Translate the sentence "The main way to customize the generated data is through a configuration file." from the Fos-R configuration passage into Spanish.
::: Passage
By default, Fos-R generates traffic that is similar to its learning data. The main way to customize the generated data is through a configuration file. This configuration file allows to describe the hosts of a network.

Here is a minimal configuration file with a user (IP address: 192.168.0.9) and a server (IP address: 192.168.0.8) which provides two services: an SSH server (on port 2222) and an HTTPS server.

metadata:
  title: Sample configuration
hosts:
  - interfaces:
      - ip_addr: 192.168.0.8
        services:
          - https
          - ssh:2222
  - interfaces:
      - ip_addr: 192.168.0.9

Besides metadata, a configuration file consists of a list of hosts, which contain a list of interfaces. For the moment, Fos-R cannot properly simulate the routing of packets, so the IP addresses should be the same subnet.

The next example showcases the different available fields:

metadata:
  title: Sample configuration # Mandatory. The title of the configuration file.
  desc: A sample configuration file to show all the different available fields # Optional. A description of the configuration file.
  author: Jane Doe # Optional. Author of the file.
  date: 2025/11/05 # Optional. Last modification date.
  version: 0.1.0 # Optional. The version number of this configuration file. Format is free.
  format: 1 # Reserved for now. The version will be bumped when the format changes.

hosts:
  - hostname: host1 # Optional. The hostname of the host.
    os: Linux # Optional (default value: Linux). The OS of the host
    usage: 0.8 # Optional (default value: 1.0). The usage intensity of the host. 1 is the baseline, < 1 means less usage than usual, and > 1 means higher usage
    type: server  # Optional (default value: "server" if there is at least one service, "user" otherwise). Whether this host is used by a user and is a server. Can be either "server" or "user"
    client: # Optional (default value: all available services if type is "user", none otherwise). Specify what services the host is a client of. The protocols must be written in lowercase.
::::::
::: Data supplied
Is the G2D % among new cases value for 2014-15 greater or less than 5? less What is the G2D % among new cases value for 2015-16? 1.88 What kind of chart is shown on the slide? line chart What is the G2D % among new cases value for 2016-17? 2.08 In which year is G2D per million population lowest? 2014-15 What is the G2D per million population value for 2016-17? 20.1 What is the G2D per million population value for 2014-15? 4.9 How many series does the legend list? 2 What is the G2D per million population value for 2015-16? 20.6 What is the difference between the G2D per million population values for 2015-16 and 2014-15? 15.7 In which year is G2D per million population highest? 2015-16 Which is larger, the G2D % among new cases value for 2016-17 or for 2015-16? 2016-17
::::::
::: Data supplied
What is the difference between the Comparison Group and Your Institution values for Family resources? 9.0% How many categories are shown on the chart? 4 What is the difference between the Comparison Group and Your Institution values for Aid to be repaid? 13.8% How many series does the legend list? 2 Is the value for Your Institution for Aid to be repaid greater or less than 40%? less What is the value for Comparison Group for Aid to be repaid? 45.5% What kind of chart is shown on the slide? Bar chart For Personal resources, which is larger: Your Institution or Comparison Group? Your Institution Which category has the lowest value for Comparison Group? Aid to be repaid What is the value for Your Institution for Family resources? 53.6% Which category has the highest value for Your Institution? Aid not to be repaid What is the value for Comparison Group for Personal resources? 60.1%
::::::
::: Data supplied
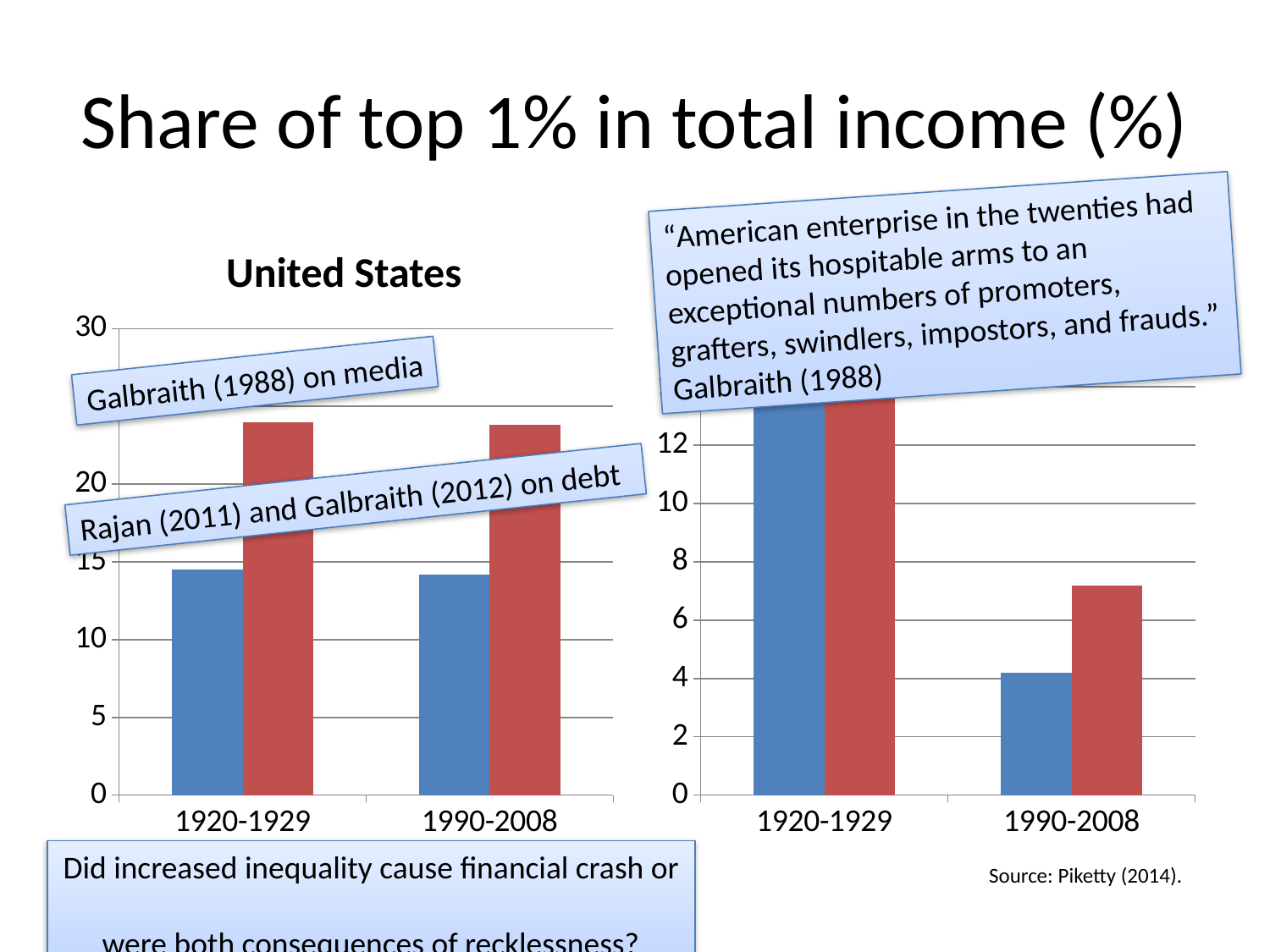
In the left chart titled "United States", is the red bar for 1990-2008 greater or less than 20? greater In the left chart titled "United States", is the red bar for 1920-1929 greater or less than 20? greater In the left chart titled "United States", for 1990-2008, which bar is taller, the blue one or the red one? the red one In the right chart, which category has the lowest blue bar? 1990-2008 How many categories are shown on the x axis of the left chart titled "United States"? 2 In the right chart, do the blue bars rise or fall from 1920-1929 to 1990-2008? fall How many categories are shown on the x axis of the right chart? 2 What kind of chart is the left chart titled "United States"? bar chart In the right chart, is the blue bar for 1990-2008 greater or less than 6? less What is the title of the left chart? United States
::::::
### Exercise response
La principal forma de personalizar los datos generados es mediante un archivo de configuración.